• What the task requires
Output the entries below exactly as written, omitting pictures.

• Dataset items
******
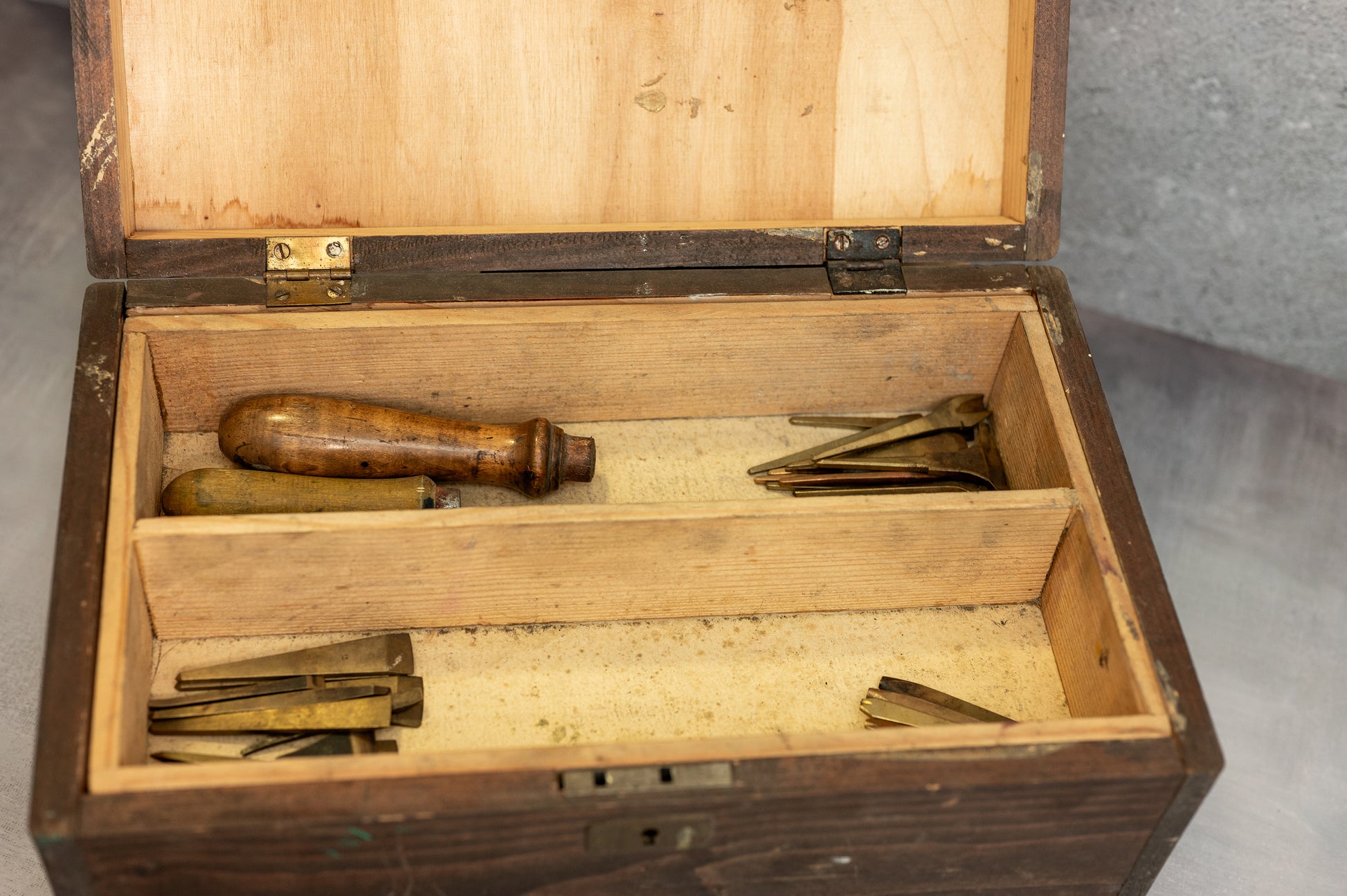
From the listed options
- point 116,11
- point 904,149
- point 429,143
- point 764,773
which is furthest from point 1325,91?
point 116,11

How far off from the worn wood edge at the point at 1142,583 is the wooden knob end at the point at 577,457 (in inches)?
29.2

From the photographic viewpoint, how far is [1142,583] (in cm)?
164

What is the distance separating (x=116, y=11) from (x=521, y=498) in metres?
0.96

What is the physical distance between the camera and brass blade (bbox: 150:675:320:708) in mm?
1672

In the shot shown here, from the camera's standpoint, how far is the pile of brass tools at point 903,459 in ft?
6.66

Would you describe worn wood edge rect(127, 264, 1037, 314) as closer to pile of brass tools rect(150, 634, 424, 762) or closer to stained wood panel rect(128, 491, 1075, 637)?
stained wood panel rect(128, 491, 1075, 637)

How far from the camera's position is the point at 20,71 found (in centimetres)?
310

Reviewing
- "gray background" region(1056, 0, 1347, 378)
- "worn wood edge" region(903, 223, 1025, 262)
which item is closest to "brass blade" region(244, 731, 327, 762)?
"worn wood edge" region(903, 223, 1025, 262)

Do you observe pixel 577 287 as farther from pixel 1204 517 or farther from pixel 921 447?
pixel 1204 517

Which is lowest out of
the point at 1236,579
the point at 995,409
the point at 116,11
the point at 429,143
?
the point at 1236,579

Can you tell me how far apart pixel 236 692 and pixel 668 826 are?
66cm

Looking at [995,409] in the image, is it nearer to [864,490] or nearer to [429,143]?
[864,490]

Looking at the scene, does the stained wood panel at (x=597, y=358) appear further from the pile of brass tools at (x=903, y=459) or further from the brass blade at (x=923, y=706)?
the brass blade at (x=923, y=706)

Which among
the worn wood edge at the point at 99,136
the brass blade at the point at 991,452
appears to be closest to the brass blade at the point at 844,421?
the brass blade at the point at 991,452
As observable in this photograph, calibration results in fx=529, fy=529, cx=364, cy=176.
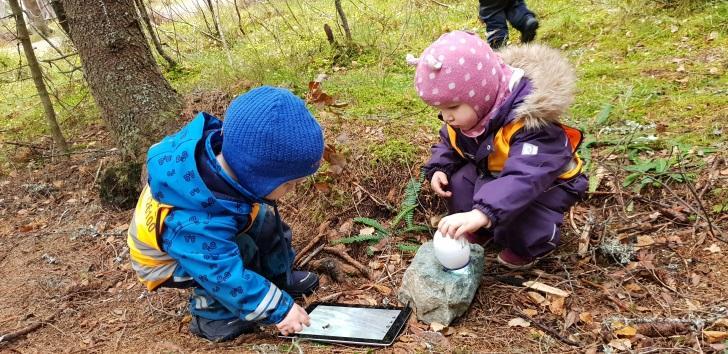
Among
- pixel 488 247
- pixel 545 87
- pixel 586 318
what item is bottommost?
pixel 488 247

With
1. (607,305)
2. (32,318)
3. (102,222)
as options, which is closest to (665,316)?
(607,305)

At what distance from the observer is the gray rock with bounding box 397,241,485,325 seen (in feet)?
8.10

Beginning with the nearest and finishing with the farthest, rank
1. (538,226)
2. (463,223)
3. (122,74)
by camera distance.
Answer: (463,223)
(538,226)
(122,74)

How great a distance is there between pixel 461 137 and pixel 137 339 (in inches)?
79.1

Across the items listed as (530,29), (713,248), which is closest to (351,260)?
(713,248)

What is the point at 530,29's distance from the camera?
6.00 m

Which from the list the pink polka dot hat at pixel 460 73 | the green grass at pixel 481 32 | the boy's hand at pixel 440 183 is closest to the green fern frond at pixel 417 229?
the boy's hand at pixel 440 183

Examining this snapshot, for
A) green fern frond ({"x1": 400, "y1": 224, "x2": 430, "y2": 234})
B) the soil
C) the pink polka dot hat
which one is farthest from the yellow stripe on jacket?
green fern frond ({"x1": 400, "y1": 224, "x2": 430, "y2": 234})

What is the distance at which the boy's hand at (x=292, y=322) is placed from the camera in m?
A: 2.43

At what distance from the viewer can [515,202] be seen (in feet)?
7.91

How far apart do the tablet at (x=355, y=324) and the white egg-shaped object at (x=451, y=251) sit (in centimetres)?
34

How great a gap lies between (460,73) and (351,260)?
128 centimetres

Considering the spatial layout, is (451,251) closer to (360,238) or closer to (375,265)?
(375,265)

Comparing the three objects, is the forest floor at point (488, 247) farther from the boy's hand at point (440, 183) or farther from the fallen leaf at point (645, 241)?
the boy's hand at point (440, 183)
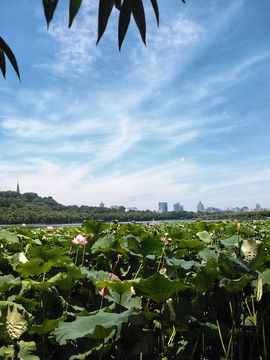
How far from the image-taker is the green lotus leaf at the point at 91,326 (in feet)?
2.27

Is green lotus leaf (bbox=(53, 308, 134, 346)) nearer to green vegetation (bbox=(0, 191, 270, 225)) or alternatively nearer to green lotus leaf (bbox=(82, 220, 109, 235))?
green lotus leaf (bbox=(82, 220, 109, 235))

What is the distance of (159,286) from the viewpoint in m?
0.87

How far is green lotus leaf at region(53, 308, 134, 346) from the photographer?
69cm

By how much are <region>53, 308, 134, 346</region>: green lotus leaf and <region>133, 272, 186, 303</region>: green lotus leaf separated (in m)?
0.13

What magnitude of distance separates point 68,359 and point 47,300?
0.95 feet

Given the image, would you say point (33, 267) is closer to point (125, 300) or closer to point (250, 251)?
point (125, 300)

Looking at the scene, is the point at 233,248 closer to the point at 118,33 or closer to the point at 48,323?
the point at 48,323

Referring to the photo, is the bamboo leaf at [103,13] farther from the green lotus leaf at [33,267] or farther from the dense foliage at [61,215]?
the dense foliage at [61,215]

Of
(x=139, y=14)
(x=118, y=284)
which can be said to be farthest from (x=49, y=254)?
(x=139, y=14)

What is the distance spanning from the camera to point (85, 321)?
76cm

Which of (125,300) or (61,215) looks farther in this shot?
(61,215)

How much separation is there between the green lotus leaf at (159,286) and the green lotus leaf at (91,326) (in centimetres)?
13

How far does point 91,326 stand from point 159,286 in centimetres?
28

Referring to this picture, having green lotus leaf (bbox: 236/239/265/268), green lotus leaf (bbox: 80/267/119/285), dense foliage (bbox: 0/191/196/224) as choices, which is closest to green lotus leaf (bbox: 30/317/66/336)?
green lotus leaf (bbox: 80/267/119/285)
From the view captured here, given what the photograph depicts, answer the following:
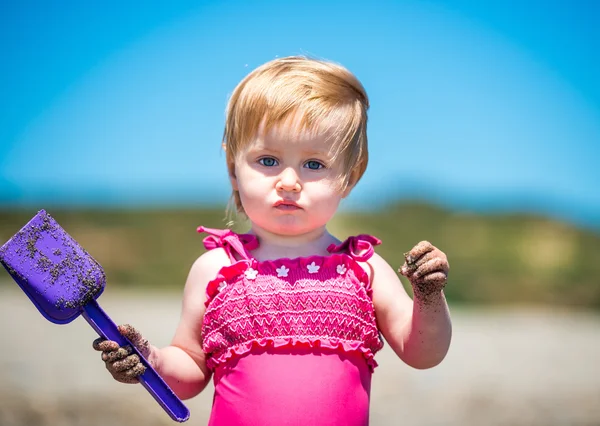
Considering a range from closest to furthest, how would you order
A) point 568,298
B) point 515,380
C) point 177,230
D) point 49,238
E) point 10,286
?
point 49,238, point 515,380, point 568,298, point 10,286, point 177,230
******
• Response to this exercise
From the listed options
- point 116,11
- point 904,149
- point 429,143
- point 764,773
which is furthest from point 1325,91?
point 116,11

How far off from the worn wood edge at the point at 1142,583 is the wooden knob end at the point at 577,457 (in inches)?
29.2

From the photographic viewpoint, how far is [1142,583] (in cm)?
164

What is the distance separating (x=116, y=11) from (x=521, y=498) in metres?
0.96

What is the physical distance between the camera and brass blade (bbox: 150:675:320:708) in mm?
1672

In the shot shown here, from the camera's standpoint, how far is the pile of brass tools at point 903,459 in ft?
6.66

Would you describe worn wood edge rect(127, 264, 1037, 314) as closer to pile of brass tools rect(150, 634, 424, 762) or closer to stained wood panel rect(128, 491, 1075, 637)?
stained wood panel rect(128, 491, 1075, 637)

How far from the camera's position is the point at 20,71 found (in centimetres)?
310

Reviewing
- "gray background" region(1056, 0, 1347, 378)
- "worn wood edge" region(903, 223, 1025, 262)
which item is closest to "brass blade" region(244, 731, 327, 762)?
"worn wood edge" region(903, 223, 1025, 262)

Do you observe pixel 577 287 as farther from pixel 1204 517 or farther from pixel 921 447?
pixel 1204 517

Which is lowest out of
the point at 1236,579
the point at 995,409
the point at 116,11
the point at 429,143
?
the point at 1236,579

Can you tell me how far apart pixel 236 692 and pixel 668 826 are?
66cm

Looking at [995,409] in the image, is it nearer to [864,490] or nearer to [429,143]?
[864,490]

Looking at the scene, does the stained wood panel at (x=597, y=358) appear further from the pile of brass tools at (x=903, y=459) or further from the brass blade at (x=923, y=706)?
the brass blade at (x=923, y=706)

Which among
the worn wood edge at the point at 99,136
the brass blade at the point at 991,452
appears to be closest to the brass blade at the point at 844,421?
the brass blade at the point at 991,452
As observable in this photograph, calibration results in fx=529, fy=529, cx=364, cy=176.
Among
- pixel 488 247
- pixel 545 87
- pixel 586 318
what item is bottommost?
pixel 488 247

With
1. (607,305)
2. (32,318)
3. (102,222)
as options, which is closest to (665,316)?
(607,305)

At what distance from the observer is the gray rock with bounding box 397,241,485,325 seen (in feet)?
8.10

Beginning with the nearest and finishing with the farthest, rank
1. (538,226)
2. (463,223)
3. (122,74)
by camera distance.
Answer: (463,223)
(538,226)
(122,74)

How great a distance is there between pixel 461 137 and pixel 137 339 (in inches)?
79.1

Across the items listed as (530,29), (713,248), which is closest to (351,260)?
(713,248)

What is the point at 530,29's distance from the camera?
6.00 m

Which from the list the pink polka dot hat at pixel 460 73 | the green grass at pixel 481 32 | the boy's hand at pixel 440 183 is closest to the green fern frond at pixel 417 229?
the boy's hand at pixel 440 183

Examining this snapshot, for
A) green fern frond ({"x1": 400, "y1": 224, "x2": 430, "y2": 234})
B) the soil
C) the pink polka dot hat
which one is farthest from the yellow stripe on jacket?
green fern frond ({"x1": 400, "y1": 224, "x2": 430, "y2": 234})

What is the distance at which the boy's hand at (x=292, y=322) is placed from the camera in m?
A: 2.43

At what distance from the viewer can [515,202] be seen (in feet)?
7.91

How far apart do the tablet at (x=355, y=324) and the white egg-shaped object at (x=451, y=251) sit (in centimetres)?
34

How great a gap lies between (460,73) and (351,260)?
128 centimetres

Considering the spatial layout, is (451,251) closer to (360,238) or closer to (375,265)?
(375,265)

Comparing the three objects, is the forest floor at point (488, 247) farther from the boy's hand at point (440, 183) or farther from the fallen leaf at point (645, 241)?
the boy's hand at point (440, 183)
How far from the image-taker is the green lotus leaf at the point at 91,326 (in feet)?
2.27

Is green lotus leaf (bbox=(53, 308, 134, 346)) nearer to green vegetation (bbox=(0, 191, 270, 225)) or alternatively nearer to green lotus leaf (bbox=(82, 220, 109, 235))?
green lotus leaf (bbox=(82, 220, 109, 235))

What is the distance of (159,286) from the viewpoint in m?
0.87

How far is green lotus leaf at region(53, 308, 134, 346) from the photographer?
69cm

By how much are <region>53, 308, 134, 346</region>: green lotus leaf and <region>133, 272, 186, 303</region>: green lotus leaf separated (in m)?
0.13

What magnitude of distance separates point 68,359 and point 47,300?
0.95 feet

Given the image, would you say point (33, 267) is closer to point (125, 300) or closer to point (250, 251)?
point (125, 300)

Looking at the scene, is the point at 233,248 closer to the point at 118,33 or closer to the point at 48,323?
the point at 48,323

Referring to the photo, is the bamboo leaf at [103,13] farther from the green lotus leaf at [33,267] or farther from the dense foliage at [61,215]?
the dense foliage at [61,215]

Of
(x=139, y=14)
(x=118, y=284)
which can be said to be farthest from (x=49, y=254)?
(x=139, y=14)

What is the distance spanning from the camera to point (85, 321)?
76cm

Which of (125,300) or (61,215) looks farther in this shot?
(61,215)

How much separation is there between the green lotus leaf at (159,286) and the green lotus leaf at (91,326) (in centimetres)?
13

How far does point 91,326 stand from point 159,286 in centimetres?
28

Referring to this picture, having green lotus leaf (bbox: 236/239/265/268), green lotus leaf (bbox: 80/267/119/285), dense foliage (bbox: 0/191/196/224) as choices, which is closest to green lotus leaf (bbox: 30/317/66/336)?
green lotus leaf (bbox: 80/267/119/285)
From the view captured here, given what the photograph depicts, answer the following:
Considering a range from closest to furthest, how would you order
A) point 568,298
B) point 515,380
C) point 177,230
D) point 49,238
E) point 10,286
?
point 49,238, point 515,380, point 568,298, point 10,286, point 177,230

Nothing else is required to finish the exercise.